Ripercorro velocemente gli anni della mia missione per tentare un bilancio e ripormi in atteggiamento di ascolto verso questa realtà per una risposta di fede adeguata al momento storico che sto vivendo. Trovo in questa avventura di fede una costante che lega insieme tutti gli avvenimenti: l’entusiasmo per la missione, che si presenta per altro sempre con nuovi risvolti, nuove sfide ed esige quindi una novità di vita sempre attuale. Il terreno privilegiato della mia missione è stato quello degli ultimi, degli esclusi e, in particolare, quelli che, con termine legato alla tradizione millenaria di questa cultura, sono chiamati Muci, per il mestiere dei loro antenati, che era quello di scuoiare carogne di animali (mucche, capre, ecc., ricavando magari anche un buon boccone dalle carni in via di putrefazione), conciarne le pelli e poi venderle a coloro che, senza sporcarsi le mani, ne ricavavano poi lauti guadagni.

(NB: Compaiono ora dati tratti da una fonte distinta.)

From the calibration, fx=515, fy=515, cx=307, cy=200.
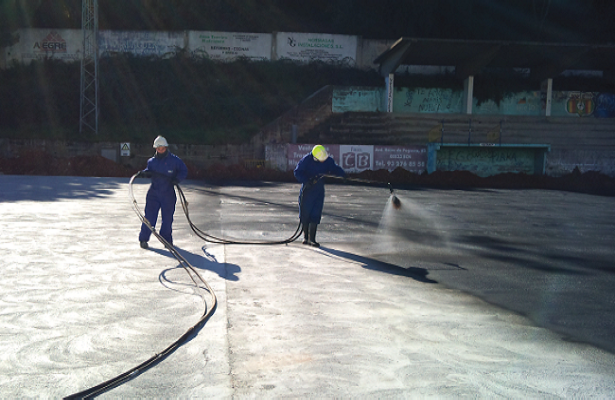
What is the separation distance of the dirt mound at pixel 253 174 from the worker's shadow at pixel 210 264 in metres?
20.4

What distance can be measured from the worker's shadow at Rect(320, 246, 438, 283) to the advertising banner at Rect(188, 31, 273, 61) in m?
33.3

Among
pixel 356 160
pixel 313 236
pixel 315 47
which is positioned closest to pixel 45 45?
pixel 315 47

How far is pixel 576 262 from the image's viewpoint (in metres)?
9.15

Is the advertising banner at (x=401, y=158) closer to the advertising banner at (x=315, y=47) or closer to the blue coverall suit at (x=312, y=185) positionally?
the advertising banner at (x=315, y=47)

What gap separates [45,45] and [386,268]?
1566 inches

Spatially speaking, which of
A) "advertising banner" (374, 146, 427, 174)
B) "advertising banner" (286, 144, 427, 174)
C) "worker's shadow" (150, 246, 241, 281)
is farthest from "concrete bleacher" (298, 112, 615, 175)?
"worker's shadow" (150, 246, 241, 281)

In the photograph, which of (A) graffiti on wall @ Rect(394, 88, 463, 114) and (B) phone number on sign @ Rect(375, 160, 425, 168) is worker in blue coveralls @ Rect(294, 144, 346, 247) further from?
(A) graffiti on wall @ Rect(394, 88, 463, 114)

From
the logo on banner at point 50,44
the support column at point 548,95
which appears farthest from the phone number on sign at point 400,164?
the logo on banner at point 50,44

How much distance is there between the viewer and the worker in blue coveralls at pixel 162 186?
369 inches

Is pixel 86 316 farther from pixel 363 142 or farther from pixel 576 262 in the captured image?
pixel 363 142

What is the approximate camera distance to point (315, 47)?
40.0 metres

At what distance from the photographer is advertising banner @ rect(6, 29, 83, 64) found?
3912 centimetres

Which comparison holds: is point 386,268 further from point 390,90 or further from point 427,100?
point 427,100

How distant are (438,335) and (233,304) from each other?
2.35 m
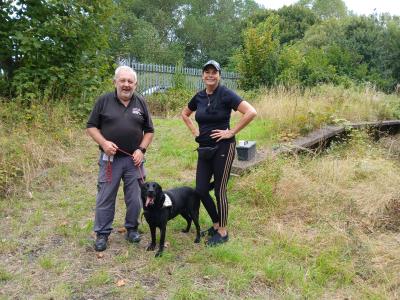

Questo mestiere, insieme a tanti altri, era ed è considerato ancora impuro per chi lo esercita e imprime perciò come un marchio indelebile. Anche se in Bangladesh la popolazione è in stragrande maggioranza musulmana, questa stratificazione culturale di casta, sotto-casta e fuori-casta segna ancora profondamente la società. Persino la distribuzione logistica della popolazione rispecchia questa struttura mentale. A livello di villaggio, il fenomeno è ancora ben marcato e visibile. Così, per esempio, in ogni villaggio la para (=raggruppamento di case) Muci occupa sempre la zona più malsana e vulnerabile (specie in occasione di cicloni), dove, molte volte, manca anche la strada di accesso. In questo contesto di memorie mi fermo qui, perché il discorso, appena accennato, è molto ampio e meriterebbe ulteriore approfondimento in altra sede.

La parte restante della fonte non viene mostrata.